Every morning, as the sun arrives, so do they: a handful of employees, taking their spots at two maple benches custom-made by John Boos & Co., the Illinois company revered for its cutting boards. They will stay for around 10 hours, producing whichever pasta the kitchen requests: corzetti, stamped like Roman coins; or cappelletti — little hats — stuffed with mascarpone and spinach. Near one of the 10-foot tables stands a steel extruder; when fitted with various brass dies, it creates the dried shapes (bucatini, rigatoni) that some restaurants purchase by the box. The front table is reserved for fresh pasta: agnolotti, gnocchi and others that involve hand turning. By the time the restaurant’s first guests arrive, dozens of noodles will be drying in the maple-framed racks on the wall, next to a refrigerator where the fresh ones rest.
This is the pasta room, chef Missy Robbins’s temperature- and humidity-controlled workspace, where her staff produces every starch that is served at her new restaurant, Misi, in Williamsburg, Brooklyn. The menu is limited: 10 pastas and 10 vegetable dishes, served in a cement-tiled space. Between lunch and dinner, Robbins expects to serve 500 bowls of noodles a day, so the 325-square-foot pasta room was designed to meet demand. Set into the restaurant’s front wall, it resembles an Apple store during the iPod era: glass doors, blond-wood details, silent employees. Its shelves are stacked with teal-and-navy-striped bags of Gran Mugnaio, a finely grained flour that she imports from Ravenna, Italy. (At night, the tables scrubbed, the pasta room transforms into a private dining space.)
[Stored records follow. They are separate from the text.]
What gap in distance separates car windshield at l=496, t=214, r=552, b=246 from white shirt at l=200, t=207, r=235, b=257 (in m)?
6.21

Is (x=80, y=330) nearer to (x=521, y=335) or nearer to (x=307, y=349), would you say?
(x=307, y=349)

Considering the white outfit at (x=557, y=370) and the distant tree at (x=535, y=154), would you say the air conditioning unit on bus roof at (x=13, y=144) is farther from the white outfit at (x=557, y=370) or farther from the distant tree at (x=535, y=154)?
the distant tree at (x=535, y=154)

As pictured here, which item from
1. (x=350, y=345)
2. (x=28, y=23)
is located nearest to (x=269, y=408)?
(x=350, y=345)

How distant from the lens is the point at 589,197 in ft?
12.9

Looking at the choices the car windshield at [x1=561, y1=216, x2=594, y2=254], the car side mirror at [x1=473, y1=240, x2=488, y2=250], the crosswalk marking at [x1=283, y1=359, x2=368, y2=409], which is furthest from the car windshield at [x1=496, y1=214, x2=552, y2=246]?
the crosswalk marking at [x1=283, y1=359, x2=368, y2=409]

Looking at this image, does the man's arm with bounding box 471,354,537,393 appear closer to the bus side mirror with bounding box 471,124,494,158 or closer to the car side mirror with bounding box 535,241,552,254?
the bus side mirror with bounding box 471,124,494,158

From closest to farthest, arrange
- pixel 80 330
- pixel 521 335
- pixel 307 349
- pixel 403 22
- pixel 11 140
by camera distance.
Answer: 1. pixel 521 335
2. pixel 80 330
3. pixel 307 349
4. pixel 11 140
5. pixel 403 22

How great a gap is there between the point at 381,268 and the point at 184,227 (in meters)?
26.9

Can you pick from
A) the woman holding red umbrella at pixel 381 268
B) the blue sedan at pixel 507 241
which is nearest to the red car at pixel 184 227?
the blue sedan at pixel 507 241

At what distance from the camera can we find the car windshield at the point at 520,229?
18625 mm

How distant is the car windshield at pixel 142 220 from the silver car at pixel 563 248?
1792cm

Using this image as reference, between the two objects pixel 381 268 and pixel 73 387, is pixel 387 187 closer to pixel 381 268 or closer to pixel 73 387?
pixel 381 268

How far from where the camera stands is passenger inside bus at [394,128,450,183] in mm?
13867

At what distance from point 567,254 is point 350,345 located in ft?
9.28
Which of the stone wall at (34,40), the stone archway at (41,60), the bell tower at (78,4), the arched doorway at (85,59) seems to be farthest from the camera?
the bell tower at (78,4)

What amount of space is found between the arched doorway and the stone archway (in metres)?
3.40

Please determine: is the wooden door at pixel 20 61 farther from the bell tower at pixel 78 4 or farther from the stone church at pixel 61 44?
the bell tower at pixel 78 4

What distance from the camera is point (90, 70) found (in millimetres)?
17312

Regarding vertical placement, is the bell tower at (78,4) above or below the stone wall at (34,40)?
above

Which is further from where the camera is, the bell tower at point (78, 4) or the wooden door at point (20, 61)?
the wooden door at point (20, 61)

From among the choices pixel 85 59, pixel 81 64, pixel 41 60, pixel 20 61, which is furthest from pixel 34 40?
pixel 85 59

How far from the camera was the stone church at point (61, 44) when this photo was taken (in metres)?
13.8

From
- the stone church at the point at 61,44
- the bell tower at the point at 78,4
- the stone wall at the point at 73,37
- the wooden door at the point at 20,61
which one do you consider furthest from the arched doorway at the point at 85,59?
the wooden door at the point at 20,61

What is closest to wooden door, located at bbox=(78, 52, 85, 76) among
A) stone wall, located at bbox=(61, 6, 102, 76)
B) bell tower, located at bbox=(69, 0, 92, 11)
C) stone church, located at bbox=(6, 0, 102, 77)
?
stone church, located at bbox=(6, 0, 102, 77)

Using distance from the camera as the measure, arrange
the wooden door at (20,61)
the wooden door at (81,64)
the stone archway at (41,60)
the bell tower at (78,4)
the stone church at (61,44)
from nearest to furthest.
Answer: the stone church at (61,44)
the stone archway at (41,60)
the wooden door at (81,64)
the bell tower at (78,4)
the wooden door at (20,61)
The open kitchen and dining room at Misi, much of which is devoted to counter seating.
Robbins, 47, didn’t intend to become a pasta savant. Though she worked in Emilia-Romagna during her late 20s, she had been focusing on “ ’90s new American cuisine” until she was hired in her early 30s at Spiaggia, a top Italian restaurant in Chicago. Robbins then became the executive chef at New York’s A Voce, where she created monthly tasting menus that highlighted a different Italian region. “As I got more comfortable, I let go,” Robbins says. “You’ll never find mafaldini with pink peppercorns and Parmesan in Italy.” She’s referencing her standout dish from Lilia, her first solo venture, which she opened in 2016 in Williamsburg as a wood-fired Italian restaurant only for it to affirm her reputation as one of the world’s pre-eminent pasta chefs. “I’m able to open a restaurant focused on pasta because we sell so much at the other restaurant,” she says.
The pasta room, through its giant windows.
Her pasta room enshrines the spirit of fatto a mano — “made by hand” — that has come to dominate all regional cuisine today but especially Italian, from where the term originates. No ingredient proves the power of the hand quite like pasta: Before it becomes, say, scalloped packets of ravioli, it is merely flour, water and egg. And while other chefs make their own noodles, often in some hidden kitchen corner, Robbins is giving the process a stage. Her laboratory features wall-size windows that front the neighborhood’s new Domino Park, not only to entice wandering diners — like a meat locker might — but also to prove something: We made all of this.
Despite its primacy of place, pasta making is ultimately democratic. As kitchen tasks rank, it’s not especially difficult to learn. Robbins tries to find “pasta people” who can harness the mental over the physical. They must stand all day, yes, but they must also achieve a meditative state, one that allows them to properly fold dozens of identical tortelli as passersby stare: fingers moving, minds wandering. In Misi’s first few months, the sous-chef will make the fillings for stuffed pastas. As the pasta producers develop their own palates, they may take over that task, too. But that doesn’t mean the space is a kind of purgatory. “If I could just stand and do one thing all day,” Robbins says, “I would make pasta.”